# Variational Autoencoder

This notebook demonstrates the workflow for building and training a Variational Autoencoder (VAE) using PyTorch with the MNIST dataset. This notebook will walk through the key steps, including data preparation, model definition, training, and evaluation, providing a comprehensive guide to implementing VAEs for unsupervised learning tasks on handwritten digit images.

***

## Loading Libraries

Library | Version | Channel
--- | --- | ---
NumPy | 1.26.4 | default
PyTorch | 2.2.2 | pytorch
Torchvision | 0.17.2 | pytorch
Tensorboard | / | conda-forge

In [21]:
# Built-in libraries
from dataclasses import dataclass
from datetime import datetime

# Third-party libraries
import matplotlib.pyplot as plt
import numpy as np
import torch
import torch.nn as nn
import torch.nn.functional as F
from torch.utils.tensorboard import SummaryWriter
from torchvision import datasets
from torchvision.transforms import v2

## Loading Data

The [MNIST](http://yann.lecun.com/exdb/mnist/) dataset is a widely-used benchmark in machine learning, consisting of 70,000 images of handwritten digits from 0 to 9. Each image is a 28x28 grayscale pixel grid.
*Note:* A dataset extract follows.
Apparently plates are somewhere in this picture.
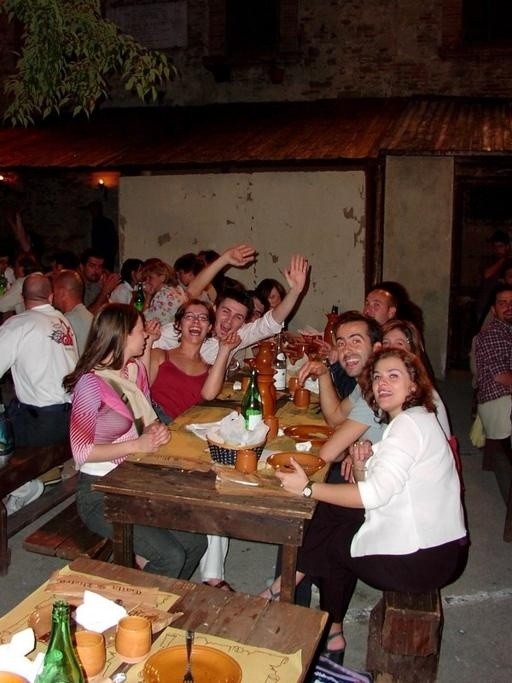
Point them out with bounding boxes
[284,424,339,446]
[267,452,326,476]
[143,644,242,682]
Due to its simplicity and well-structured format, MNIST serves as an excellent starting point for developing and testing machine learning models, particularly in the field of image recognition and classification.

### Hyperparameters

In [22]:
# Model size
input_layer = 784
layer_one = 784 // 2
layer_two = 784 // 4
layer_three = 784 // 8
latent_space = 4
# Dataloaders
batch_size = 128
# Optimizer
learning_rate = 1e-3
weight_decay = 1e-2
# Training
folds = 5
epochs = 15

## The Model

The **Variational Autoencoder (VAE)** was firstly introduced by Kingma and Welling in 2013 [[1]](https://arxiv.org/abs/1312.6114). A VAE is a generative model comprising an **encoder**, which maps the input data to a latent space. This component is also referred to as a recognition model, as it is responsible for recognising important patterns within the data. The other component of the model is a **decoder**, which generates a reconstructed representation of the input data. This is why the decoder is also referred to as the generative model [[2]](https://hunterheidenreich.com/posts/modern-variational-autoencoder-in-pytorch/).

## Data Preparation

In [25]:
transform = v2.Compose([
    v2.ToImage(), 
    v2.ToDtype(torch.float32, scale=True),
    v2.Lambda(lambda x: x.view(-1) - 0.5),
])

# Download and load the training data
train_data = datasets.MNIST(
    '~/.pytorch/MNIST_data/', 
    download=True, 
    train=True, 
    transform=transform,
)
# Download and load the test data
test_data = datasets.MNIST(
    '~/.pytorch/MNIST_data/', 
    download=True, 
    train=False, 
    transform=transform,
)

# Create data loaders
train_loader = torch.utils.data.DataLoader(
    train_data, 
    batch_size=batch_size, 
    shuffle=True,
)
test_loader = torch.utils.data.DataLoader(
    test_data, 
    batch_size=batch_size, 
    shuffle=False,
)

## Training

In [26]:
device = torch.device('cuda' if torch.cuda.is_available() else 'cpu')
model = VariationalAutoencoder(input_layer, layer_one, layer_two, layer_three, latent_space).to(device)
optimizer = torch.optim.AdamW(model.parameters(), lr=learning_rate, weight_decay=weight_decay)
writer = SummaryWriter(f'runs/mnist/vae_{datetime.now().strftime("%Y%m%d-%H%M%S")}')

In [27]:
def train(model, dataloader, optimizer, prev_updates, writer=None):
    """
    Trains the model on the given data.
    
    Args:
        model (nn.Module): The model to train.
        dataloader (torch.utils.data.DataLoader): The data loader.
        loss_fn: The loss function.
        optimizer: The optimizer.
    """
    model.train()  # Set the model to training mode
    
    for batch_idx, (data, target) in enumerate(dataloader):
        n_upd = prev_updates + batch_idx
        
        data = data.to(device)
        
        optimizer.zero_grad()  # Zero the gradients
        
        output = model(data)  # Forward pass
        loss = output.loss
        
        loss.backward()
        
        if n_upd % 100 == 0:
            # Calculate and log gradient norms
            total_norm = 0.0
            for p in model.parameters():
                if p.grad is not None:
                    param_norm = p.grad.data.norm(2)
                    total_norm += param_norm.item() ** 2
            total_norm = total_norm ** (1. / 2)
        
            print(f'Step {n_upd:,} (N samples: {n_upd*batch_size:,}), Loss: {loss.item():.4f} (Recon: {output.loss_recon.item():.4f}, KL: {output.loss_kl.item():.4f}) Grad: {total_norm:.4f}')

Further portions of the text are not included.